Pictures appear among the records. Write out all else exactly as it stands.
-- Material shown follows --
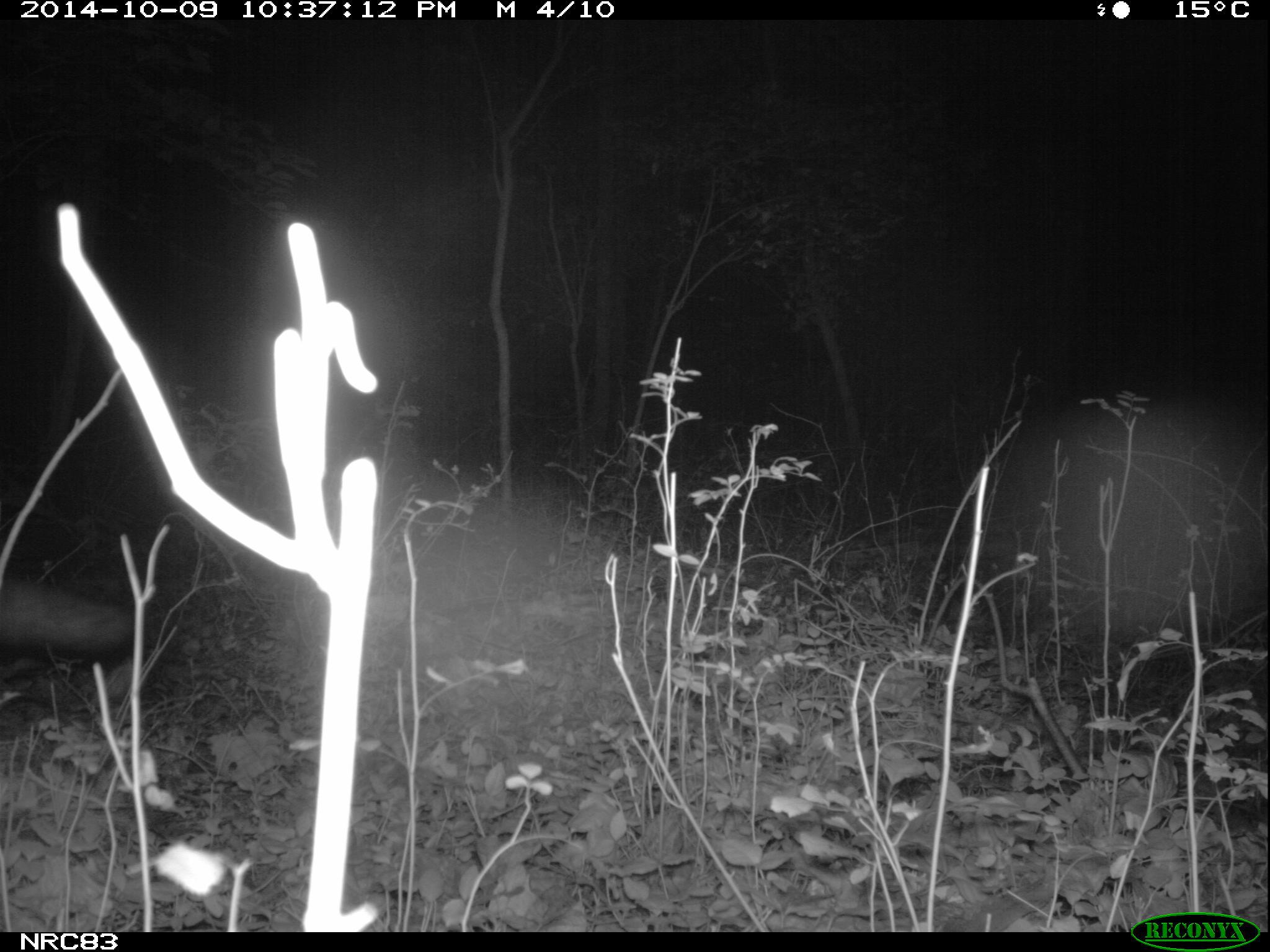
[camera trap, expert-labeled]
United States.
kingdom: Animalia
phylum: Chordata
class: Mammalia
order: Carnivora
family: Canidae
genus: Vulpes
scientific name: Vulpes vulpes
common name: red fox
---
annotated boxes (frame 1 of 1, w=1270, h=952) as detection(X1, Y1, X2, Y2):
Red Fox: detection(2, 573, 139, 673)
-- Material shown concluded --
> [Answer section]
[camera trap, expert-labeled]
United States.
kingdom: Animalia
phylum: Chordata
class: Mammalia
order: Carnivora
family: Canidae
genus: Vulpes
scientific name: Vulpes vulpes
common name: red fox
---
annotated boxes (frame 1 of 1, w=1270, h=952) as detection(X1, Y1, X2, Y2):
Red Fox: detection(2, 573, 139, 673)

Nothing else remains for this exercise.